The House of Representatives this week, for the second time in a year, rejected a bill that would have protected the rights of states like California that have laws allowing patients to legally use marijuana if it is recommended and supervised by a doctor.

First of all, we thought it was a tenet of conservatism – which the Bush administration and a goodly number of members of Congress profess to believe in – that the federal government should let individual states decide what they think is best for its citizens.

Second, we could hardly miss the irony that, also this week, the Justice Department announced there is a high possibility that Osama bin Laden is organizing to attack in the United States this year. At a time when the maximum number of federal agents are needed to stop terrorism, they are instead deployed to raid California pot shops licensed by the state to alleviate the suffering of seriously ill people.



Eight other states in addition to California – Colorado, Oregon, Vermont, Washington, Alaska, Hawaii, Maine and Nevada – permit marijuana to be used to relieve a number of symptoms, including pain and nausea related to chemotherapy, muscle spasticity caused by multiple sclerosis, cataracts, and wasting due to AIDS.

This doesn’t prompt any sympathy from the White House or anti-drug groups, which say that under the Controlled Substances Act, pot is classified as a dangerous drug, and federal authority to regulate interstate commerce overrides state law.




Republican Congressman Max Burns of Georgia says laws like California’s “are simply the first step in a scheme to overturn all the substance abuse laws that we work hard to enforce today.”

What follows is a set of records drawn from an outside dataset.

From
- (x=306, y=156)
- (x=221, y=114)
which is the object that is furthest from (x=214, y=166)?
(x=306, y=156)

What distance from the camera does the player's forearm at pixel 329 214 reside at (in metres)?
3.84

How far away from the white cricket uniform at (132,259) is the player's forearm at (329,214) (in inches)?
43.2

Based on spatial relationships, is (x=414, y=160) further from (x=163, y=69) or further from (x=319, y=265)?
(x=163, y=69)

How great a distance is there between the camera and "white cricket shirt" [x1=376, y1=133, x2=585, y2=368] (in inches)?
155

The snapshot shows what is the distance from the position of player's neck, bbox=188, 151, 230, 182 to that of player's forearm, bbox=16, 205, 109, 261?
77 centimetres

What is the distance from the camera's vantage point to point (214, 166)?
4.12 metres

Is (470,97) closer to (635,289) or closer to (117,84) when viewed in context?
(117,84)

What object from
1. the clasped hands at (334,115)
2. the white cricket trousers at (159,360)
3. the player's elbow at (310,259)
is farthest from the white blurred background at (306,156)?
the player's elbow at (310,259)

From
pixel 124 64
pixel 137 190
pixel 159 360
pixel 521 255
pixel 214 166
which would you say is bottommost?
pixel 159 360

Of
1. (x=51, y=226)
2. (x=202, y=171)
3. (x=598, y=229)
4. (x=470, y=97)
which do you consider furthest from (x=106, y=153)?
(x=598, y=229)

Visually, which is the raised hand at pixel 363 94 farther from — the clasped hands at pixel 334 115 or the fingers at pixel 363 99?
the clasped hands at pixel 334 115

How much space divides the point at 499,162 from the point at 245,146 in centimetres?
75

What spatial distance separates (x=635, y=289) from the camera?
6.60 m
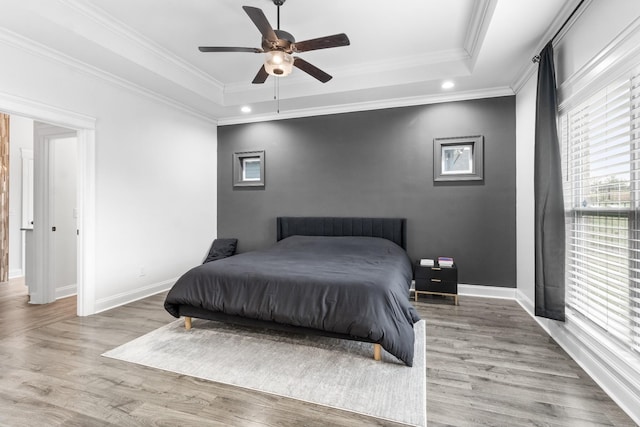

If it’s a scheme, it is one that includes several federal courts that have sided with the states. The Ninth Circuit Court of Appeals ruled last December in Raich v. Ashcroft that “the intrastate, noncommercial cultivation, possession and use of marijuana for personal medical purposes on the advice of a physician is, in fact, different in kind from drug trafficking … .”

The CSA’s pot provisions were declared unconstitutional in a majority view that drew heavily on a 1995 opinion by U.S. Supreme Court Chief Justice William H. Rehnquist that limited federal authority in that arena.

Now Rehnquist and the high court have agreed to hear an appeal of Raich by Attorney General John Ashcroft. We hope that the final decision, due next summer, will side with state autonomy and let the federal government turn its energies to a more fearsome threat.